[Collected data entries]

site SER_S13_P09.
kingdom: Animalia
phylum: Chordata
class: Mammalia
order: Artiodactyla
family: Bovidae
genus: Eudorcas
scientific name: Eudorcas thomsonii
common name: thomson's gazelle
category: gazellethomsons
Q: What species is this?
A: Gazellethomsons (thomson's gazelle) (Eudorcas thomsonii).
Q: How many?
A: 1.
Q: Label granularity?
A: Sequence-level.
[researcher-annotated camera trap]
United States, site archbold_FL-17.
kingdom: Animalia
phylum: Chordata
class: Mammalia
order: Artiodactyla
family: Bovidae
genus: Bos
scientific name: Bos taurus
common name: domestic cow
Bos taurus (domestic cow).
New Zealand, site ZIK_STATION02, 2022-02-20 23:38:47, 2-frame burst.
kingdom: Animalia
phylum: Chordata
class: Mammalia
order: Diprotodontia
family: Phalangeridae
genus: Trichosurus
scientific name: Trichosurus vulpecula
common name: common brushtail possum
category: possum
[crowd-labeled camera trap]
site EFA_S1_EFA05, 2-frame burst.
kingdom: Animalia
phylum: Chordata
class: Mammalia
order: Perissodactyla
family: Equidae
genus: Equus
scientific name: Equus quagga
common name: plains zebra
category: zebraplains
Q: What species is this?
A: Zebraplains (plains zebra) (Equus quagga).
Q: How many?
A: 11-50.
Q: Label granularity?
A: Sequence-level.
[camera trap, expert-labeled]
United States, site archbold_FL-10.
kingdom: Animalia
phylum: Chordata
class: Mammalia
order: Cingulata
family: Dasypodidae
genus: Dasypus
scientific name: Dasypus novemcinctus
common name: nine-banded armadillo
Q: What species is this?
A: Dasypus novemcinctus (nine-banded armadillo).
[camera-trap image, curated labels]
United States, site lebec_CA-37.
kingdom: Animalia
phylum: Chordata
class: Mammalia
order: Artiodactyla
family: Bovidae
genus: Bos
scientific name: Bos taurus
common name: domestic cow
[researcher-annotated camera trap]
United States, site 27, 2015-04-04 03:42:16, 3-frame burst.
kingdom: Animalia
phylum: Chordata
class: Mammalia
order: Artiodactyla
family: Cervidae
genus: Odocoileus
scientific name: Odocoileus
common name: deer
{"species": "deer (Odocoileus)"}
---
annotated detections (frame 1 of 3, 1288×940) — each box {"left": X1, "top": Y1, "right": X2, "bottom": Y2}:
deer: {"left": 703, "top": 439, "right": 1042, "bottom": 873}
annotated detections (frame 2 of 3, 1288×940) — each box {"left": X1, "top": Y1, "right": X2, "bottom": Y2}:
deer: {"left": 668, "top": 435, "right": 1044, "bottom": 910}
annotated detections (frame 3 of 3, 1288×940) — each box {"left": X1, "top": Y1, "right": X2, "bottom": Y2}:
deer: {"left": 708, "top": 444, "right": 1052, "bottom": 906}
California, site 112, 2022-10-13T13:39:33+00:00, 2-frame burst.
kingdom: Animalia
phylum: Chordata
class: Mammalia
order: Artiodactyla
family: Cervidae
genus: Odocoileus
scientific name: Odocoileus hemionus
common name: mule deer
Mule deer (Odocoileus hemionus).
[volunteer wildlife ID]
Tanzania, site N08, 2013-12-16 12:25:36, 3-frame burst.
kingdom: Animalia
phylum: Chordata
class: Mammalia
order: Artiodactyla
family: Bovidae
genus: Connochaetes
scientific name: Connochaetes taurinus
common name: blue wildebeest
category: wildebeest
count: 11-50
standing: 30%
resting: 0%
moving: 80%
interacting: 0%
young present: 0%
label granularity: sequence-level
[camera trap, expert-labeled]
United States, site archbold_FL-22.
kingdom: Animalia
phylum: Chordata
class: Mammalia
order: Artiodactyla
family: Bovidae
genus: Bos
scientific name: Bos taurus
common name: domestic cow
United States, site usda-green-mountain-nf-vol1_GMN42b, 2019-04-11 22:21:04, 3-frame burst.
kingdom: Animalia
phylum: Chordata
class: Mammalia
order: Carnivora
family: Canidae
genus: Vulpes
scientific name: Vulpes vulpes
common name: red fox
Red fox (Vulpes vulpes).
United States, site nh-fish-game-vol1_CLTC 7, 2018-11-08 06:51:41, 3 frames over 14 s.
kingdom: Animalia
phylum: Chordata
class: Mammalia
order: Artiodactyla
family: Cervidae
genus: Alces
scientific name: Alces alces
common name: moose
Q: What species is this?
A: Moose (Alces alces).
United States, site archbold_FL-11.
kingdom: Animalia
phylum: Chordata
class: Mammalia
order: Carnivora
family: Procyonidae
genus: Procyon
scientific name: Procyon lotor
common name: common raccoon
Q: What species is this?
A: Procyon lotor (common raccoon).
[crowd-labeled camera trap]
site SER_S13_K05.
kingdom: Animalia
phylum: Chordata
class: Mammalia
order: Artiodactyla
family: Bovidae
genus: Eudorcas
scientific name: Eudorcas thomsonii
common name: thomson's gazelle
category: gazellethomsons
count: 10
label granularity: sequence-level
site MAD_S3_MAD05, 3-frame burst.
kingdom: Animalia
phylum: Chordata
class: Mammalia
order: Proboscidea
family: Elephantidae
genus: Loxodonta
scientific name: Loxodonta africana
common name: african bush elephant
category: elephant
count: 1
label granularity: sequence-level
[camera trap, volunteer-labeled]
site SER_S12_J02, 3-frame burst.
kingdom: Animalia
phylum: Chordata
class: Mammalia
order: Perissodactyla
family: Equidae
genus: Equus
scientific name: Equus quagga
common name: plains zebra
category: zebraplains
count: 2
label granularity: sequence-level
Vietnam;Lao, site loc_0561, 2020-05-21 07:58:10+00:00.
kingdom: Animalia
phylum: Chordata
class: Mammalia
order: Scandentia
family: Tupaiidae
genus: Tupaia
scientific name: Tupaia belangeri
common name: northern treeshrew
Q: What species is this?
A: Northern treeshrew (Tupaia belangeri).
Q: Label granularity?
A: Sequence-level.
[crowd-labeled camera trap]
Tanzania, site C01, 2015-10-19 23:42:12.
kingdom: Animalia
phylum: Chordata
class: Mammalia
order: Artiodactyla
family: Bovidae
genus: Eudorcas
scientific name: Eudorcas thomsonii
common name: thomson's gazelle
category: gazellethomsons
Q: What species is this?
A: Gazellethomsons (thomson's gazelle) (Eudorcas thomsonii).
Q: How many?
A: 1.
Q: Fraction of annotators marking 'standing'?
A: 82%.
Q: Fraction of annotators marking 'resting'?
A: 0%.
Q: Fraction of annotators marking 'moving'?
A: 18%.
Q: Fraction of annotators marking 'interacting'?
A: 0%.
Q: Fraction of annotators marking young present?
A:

Task brief: Using the exact wording, transcribe all the records above.

Task output:
site SER_S13_P09.
kingdom: Animalia
phylum: Chordata
class: Mammalia
order: Artiodactyla
family: Bovidae
genus: Eudorcas
scientific name: Eudorcas thomsonii
common name: thomson's gazelle
category: gazellethomsons
Q: What species is this?
A: Gazellethomsons (thomson's gazelle) (Eudorcas thomsonii).
Q: How many?
A: 1.
Q: Label granularity?
A: Sequence-level.
[researcher-annotated camera trap]
United States, site archbold_FL-17.
kingdom: Animalia
phylum: Chordata
class: Mammalia
order: Artiodactyla
family: Bovidae
genus: Bos
scientific name: Bos taurus
common name: domestic cow
Bos taurus (domestic cow).
New Zealand, site ZIK_STATION02, 2022-02-20 23:38:47, 2-frame burst.
kingdom: Animalia
phylum: Chordata
class: Mammalia
order: Diprotodontia
family: Phalangeridae
genus: Trichosurus
scientific name: Trichosurus vulpecula
common name: common brushtail possum
category: possum
[crowd-labeled camera trap]
site EFA_S1_EFA05, 2-frame burst.
kingdom: Animalia
phylum: Chordata
class: Mammalia
order: Perissodactyla
family: Equidae
genus: Equus
scientific name: Equus quagga
common name: plains zebra
category: zebraplains
Q: What species is this?
A: Zebraplains (plains zebra) (Equus quagga).
Q: How many?
A: 11-50.
Q: Label granularity?
A: Sequence-level.
[camera trap, expert-labeled]
United States, site archbold_FL-10.
kingdom: Animalia
phylum: Chordata
class: Mammalia
order: Cingulata
family: Dasypodidae
genus: Dasypus
scientific name: Dasypus novemcinctus
common name: nine-banded armadillo
Q: What species is this?
A: Dasypus novemcinctus (nine-banded armadillo).
[camera-trap image, curated labels]
United States, site lebec_CA-37.
kingdom: Animalia
phylum: Chordata
class: Mammalia
order: Artiodactyla
family: Bovidae
genus: Bos
scientific name: Bos taurus
common name: domestic cow
[researcher-annotated camera trap]
United States, site 27, 2015-04-04 03:42:16, 3-frame burst.
kingdom: Animalia
phylum: Chordata
class: Mammalia
order: Artiodactyla
family: Cervidae
genus: Odocoileus
scientific name: Odocoileus
common name: deer
{"species": "deer (Odocoileus)"}
---
annotated detections (frame 1 of 3, 1288×940) — each box {"left": X1, "top": Y1, "right": X2, "bottom": Y2}:
deer: {"left": 703, "top": 439, "right": 1042, "bottom": 873}
annotated detections (frame 2 of 3, 1288×940) — each box {"left": X1, "top": Y1, "right": X2, "bottom": Y2}:
deer: {"left": 668, "top": 435, "right": 1044, "bottom": 910}
annotated detections (frame 3 of 3, 1288×940) — each box {"left": X1, "top": Y1, "right": X2, "bottom": Y2}:
deer: {"left": 708, "top": 444, "right": 1052, "bottom": 906}
California, site 112, 2022-10-13T13:39:33+00:00, 2-frame burst.
kingdom: Animalia
phylum: Chordata
class: Mammalia
order: Artiodactyla
family: Cervidae
genus: Odocoileus
scientific name: Odocoileus hemionus
common name: mule deer
Mule deer (Odocoileus hemionus).
[volunteer wildlife ID]
Tanzania, site N08, 2013-12-16 12:25:36, 3-frame burst.
kingdom: Animalia
phylum: Chordata
class: Mammalia
order: Artiodactyla
family: Bovidae
genus: Connochaetes
scientific name: Connochaetes taurinus
common name: blue wildebeest
category: wildebeest
count: 11-50
standing: 30%
resting: 0%
moving: 80%
interacting: 0%
young present: 0%
label granularity: sequence-level
[camera trap, expert-labeled]
United States, site archbold_FL-22.
kingdom: Animalia
phylum: Chordata
class: Mammalia
order: Artiodactyla
family: Bovidae
genus: Bos
scientific name: Bos taurus
common name: domestic cow
United States, site usda-green-mountain-nf-vol1_GMN42b, 2019-04-11 22:21:04, 3-frame burst.
kingdom: Animalia
phylum: Chordata
class: Mammalia
order: Carnivora
family: Canidae
genus: Vulpes
scientific name: Vulpes vulpes
common name: red fox
Red fox (Vulpes vulpes).
United States, site nh-fish-game-vol1_CLTC 7, 2018-11-08 06:51:41, 3 frames over 14 s.
kingdom: Animalia
phylum: Chordata
class: Mammalia
order: Artiodactyla
family: Cervidae
genus: Alces
scientific name: Alces alces
common name: moose
Q: What species is this?
A: Moose (Alces alces).
United States, site archbold_FL-11.
kingdom: Animalia
phylum: Chordata
class: Mammalia
order: Carnivora
family: Procyonidae
genus: Procyon
scientific name: Procyon lotor
common name: common raccoon
Q: What species is this?
A: Procyon lotor (common raccoon).
[crowd-labeled camera trap]
site SER_S13_K05.
kingdom: Animalia
phylum: Chordata
class: Mammalia
order: Artiodactyla
family: Bovidae
genus: Eudorcas
scientific name: Eudorcas thomsonii
common name: thomson's gazelle
category: gazellethomsons
count: 10
label granularity: sequence-level
site MAD_S3_MAD05, 3-frame burst.
kingdom: Animalia
phylum: Chordata
class: Mammalia
order: Proboscidea
family: Elephantidae
genus: Loxodonta
scientific name: Loxodonta africana
common name: african bush elephant
category: elephant
count: 1
label granularity: sequence-level
[camera trap, volunteer-labeled]
site SER_S12_J02, 3-frame burst.
kingdom: Animalia
phylum: Chordata
class: Mammalia
order: Perissodactyla
family: Equidae
genus: Equus
scientific name: Equus quagga
common name: plains zebra
category: zebraplains
count: 2
label granularity: sequence-level
Vietnam;Lao, site loc_0561, 2020-05-21 07:58:10+00:00.
kingdom: Animalia
phylum: Chordata
class: Mammalia
order: Scandentia
family: Tupaiidae
genus: Tupaia
scientific name: Tupaia belangeri
common name: northern treeshrew
Q: What species is this?
A: Northern treeshrew (Tupaia belangeri).
Q: Label granularity?
A: Sequence-level.
[crowd-labeled camera trap]
Tanzania, site C01, 2015-10-19 23:42:12.
kingdom: Animalia
phylum: Chordata
class: Mammalia
order: Artiodactyla
family: Bovidae
genus: Eudorcas
scientific name: Eudorcas thomsonii
common name: thomson's gazelle
category: gazellethomsons
Q: What species is this?
A: Gazellethomsons (thomson's gazelle) (Eudorcas thomsonii).
Q: How many?
A: 1.
Q: Fraction of annotators marking 'standing'?
A: 82%.
Q: Fraction of annotators marking 'resting'?
A: 0%.
Q: Fraction of annotators marking 'moving'?
A: 18%.
Q: Fraction of annotators marking 'interacting'?
A: 0%.
Q: Fraction of annotators marking young present?
A:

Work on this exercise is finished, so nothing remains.